Passage cité:
Guy Nicollier : Pour moi, il est clair qu’il y a une volonté de s’affirmer de la part du maître de l’ouvrage. En terme urbain, la tour Métropole doit tenir l’autre berge du Grand-Pont, face à St François, elle doit faire signe pour attirer le chaland et le commerce de l’autre côté du Flon. La tour Métropole affirme l’économie privée de l’industrie et du commerce face au pouvoir grandissant de la finance qui tient St-François. Avec cette tour, l’industrie du cinéma dirait « je te regarde » ou « je te défie » aux temples de la finance situés à l’autre bout du pont. Dans ses dessins du Bel-Air Métropole, Alphonse Laverrière fait lui-même référence à l’Empire State Building et au Rockefeller Center contemporains et qui illustrent outre atlantique la puissance de l’industrie. C’est une architecture très rigoureuse, quasi autoritaire, exprimant la masse dans une forme qui cherche l’élancement.

A gauche, la Tour Edipresse en 2012, vue depuis l’Avenue d’Ouchy (Sylvie Bazzanella)

Pour Lamunière et sa tour Edipresse, Ludwig Mies von der Rohe est-il LA référence de l’architecte lausannois? Que pensez-vous de cet ouvrage ?

À faire:
1. Citez le passage cité depuis « Guy Nicollier : Pour » jusqu'à « qui cherche l’élancement. » inclus.
2. Répondez aux questions suivantes en vous appuyant sur le passage cité.
(a) Face à quel lieu la tour Métropole doit-elle tenir l'autre berge du Grand-Pont ?
(b) À quels édifices Alphonse Laverrière fait-il référence dans ses dessins du Bel-Air Métropole ?
(c) Depuis quelle avenue la tour Edipresse est-elle vue en 2012 ?
Les lignes de données ne sont pas nécessaires pour ce travail.

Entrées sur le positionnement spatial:
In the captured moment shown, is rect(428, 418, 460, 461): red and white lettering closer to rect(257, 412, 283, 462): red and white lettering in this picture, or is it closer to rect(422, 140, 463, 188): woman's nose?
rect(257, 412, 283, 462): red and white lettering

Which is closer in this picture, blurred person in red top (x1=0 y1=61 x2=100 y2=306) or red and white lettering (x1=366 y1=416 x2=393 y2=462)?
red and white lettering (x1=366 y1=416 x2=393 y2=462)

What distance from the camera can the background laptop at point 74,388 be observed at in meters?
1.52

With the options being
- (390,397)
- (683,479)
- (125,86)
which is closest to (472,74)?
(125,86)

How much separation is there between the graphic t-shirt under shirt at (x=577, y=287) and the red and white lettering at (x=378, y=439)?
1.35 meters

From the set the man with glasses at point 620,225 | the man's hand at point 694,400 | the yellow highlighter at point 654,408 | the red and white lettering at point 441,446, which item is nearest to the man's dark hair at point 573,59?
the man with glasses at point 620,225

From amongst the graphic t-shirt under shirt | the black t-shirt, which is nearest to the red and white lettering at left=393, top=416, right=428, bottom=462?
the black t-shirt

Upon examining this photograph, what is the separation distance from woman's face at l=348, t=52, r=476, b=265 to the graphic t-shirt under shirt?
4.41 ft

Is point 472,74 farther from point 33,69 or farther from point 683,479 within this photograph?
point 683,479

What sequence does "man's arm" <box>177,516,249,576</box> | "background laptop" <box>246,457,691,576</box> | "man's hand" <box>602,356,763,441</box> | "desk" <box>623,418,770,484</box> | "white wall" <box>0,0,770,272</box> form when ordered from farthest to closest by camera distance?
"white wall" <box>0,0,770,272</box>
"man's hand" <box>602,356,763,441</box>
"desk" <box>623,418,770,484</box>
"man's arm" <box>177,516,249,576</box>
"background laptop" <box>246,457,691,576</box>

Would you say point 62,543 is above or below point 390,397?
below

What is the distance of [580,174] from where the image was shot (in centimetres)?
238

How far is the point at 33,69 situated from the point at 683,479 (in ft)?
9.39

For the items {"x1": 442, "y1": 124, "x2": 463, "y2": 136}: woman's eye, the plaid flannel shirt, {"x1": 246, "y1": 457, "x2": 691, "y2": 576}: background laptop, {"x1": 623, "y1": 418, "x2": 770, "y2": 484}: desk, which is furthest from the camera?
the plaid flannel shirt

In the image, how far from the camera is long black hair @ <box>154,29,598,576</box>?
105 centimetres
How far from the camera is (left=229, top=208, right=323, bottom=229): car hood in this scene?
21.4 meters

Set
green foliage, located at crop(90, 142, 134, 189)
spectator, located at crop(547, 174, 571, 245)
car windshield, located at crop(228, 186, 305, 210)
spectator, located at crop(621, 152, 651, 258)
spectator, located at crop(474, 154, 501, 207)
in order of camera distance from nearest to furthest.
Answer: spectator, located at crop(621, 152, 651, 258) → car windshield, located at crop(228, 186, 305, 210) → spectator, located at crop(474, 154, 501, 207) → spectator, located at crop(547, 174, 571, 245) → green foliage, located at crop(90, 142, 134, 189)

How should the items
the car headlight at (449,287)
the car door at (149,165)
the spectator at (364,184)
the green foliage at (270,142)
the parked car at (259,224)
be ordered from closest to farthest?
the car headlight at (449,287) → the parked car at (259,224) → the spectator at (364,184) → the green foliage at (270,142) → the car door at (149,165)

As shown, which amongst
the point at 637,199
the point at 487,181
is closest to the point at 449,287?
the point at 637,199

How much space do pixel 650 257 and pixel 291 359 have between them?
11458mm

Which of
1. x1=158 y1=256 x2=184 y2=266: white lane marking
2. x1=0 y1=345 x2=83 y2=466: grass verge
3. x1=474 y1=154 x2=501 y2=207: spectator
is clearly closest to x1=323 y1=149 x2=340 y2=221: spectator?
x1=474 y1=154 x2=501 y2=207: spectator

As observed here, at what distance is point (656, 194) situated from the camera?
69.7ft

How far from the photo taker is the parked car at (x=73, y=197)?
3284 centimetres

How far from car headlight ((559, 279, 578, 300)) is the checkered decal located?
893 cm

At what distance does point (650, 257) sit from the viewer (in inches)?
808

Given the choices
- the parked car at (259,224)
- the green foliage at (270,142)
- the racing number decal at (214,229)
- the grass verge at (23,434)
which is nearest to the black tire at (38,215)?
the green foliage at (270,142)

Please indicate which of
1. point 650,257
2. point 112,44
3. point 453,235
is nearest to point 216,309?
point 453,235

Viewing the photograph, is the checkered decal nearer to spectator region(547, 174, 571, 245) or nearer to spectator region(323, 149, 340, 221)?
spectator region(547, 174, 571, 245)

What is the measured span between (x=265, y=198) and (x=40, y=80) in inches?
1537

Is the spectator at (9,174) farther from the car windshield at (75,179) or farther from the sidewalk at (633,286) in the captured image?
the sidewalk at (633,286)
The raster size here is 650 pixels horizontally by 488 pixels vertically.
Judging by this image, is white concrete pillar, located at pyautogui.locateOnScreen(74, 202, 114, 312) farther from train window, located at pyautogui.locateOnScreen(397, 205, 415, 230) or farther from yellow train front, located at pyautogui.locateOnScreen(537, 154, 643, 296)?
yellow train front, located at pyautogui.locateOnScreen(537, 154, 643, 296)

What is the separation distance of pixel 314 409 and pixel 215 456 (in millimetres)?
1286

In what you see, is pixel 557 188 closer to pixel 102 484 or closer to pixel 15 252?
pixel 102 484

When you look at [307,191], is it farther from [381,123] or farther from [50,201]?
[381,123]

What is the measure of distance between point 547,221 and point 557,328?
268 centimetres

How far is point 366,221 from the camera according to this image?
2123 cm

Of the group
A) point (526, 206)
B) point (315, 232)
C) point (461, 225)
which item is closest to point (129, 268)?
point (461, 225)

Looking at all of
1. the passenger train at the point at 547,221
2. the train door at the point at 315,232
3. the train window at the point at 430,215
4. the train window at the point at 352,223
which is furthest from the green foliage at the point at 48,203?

Réponses complètes:
1.
Guy Nicollier : Pour moi, il est clair qu’il y a une volonté de s’affirmer de la part du maître de l’ouvrage. En terme urbain, la tour Métropole doit tenir l’autre berge du Grand-Pont, face à St François, elle doit faire signe pour attirer le chaland et le commerce de l’autre côté du Flon. La tour Métropole affirme l’économie privée de l’industrie et du commerce face au pouvoir grandissant de la finance qui tient St-François. Avec cette tour, l’industrie du cinéma dirait « je te regarde » ou « je te défie » aux temples de la finance situés à l’autre bout du pont. Dans ses dessins du Bel-Air Métropole, Alphonse Laverrière fait lui-même référence à l’Empire State Building et au Rockefeller Center contemporains et qui illustrent outre atlantique la puissance de l’industrie. C’est une architecture très rigoureuse, quasi autoritaire, exprimant la masse dans une forme qui cherche l’élancement.

2.
(a) Face à St François.
(b) À l'Empire State Building et au Rockefeller Center.
(c) Depuis l'Avenue d'Ouchy.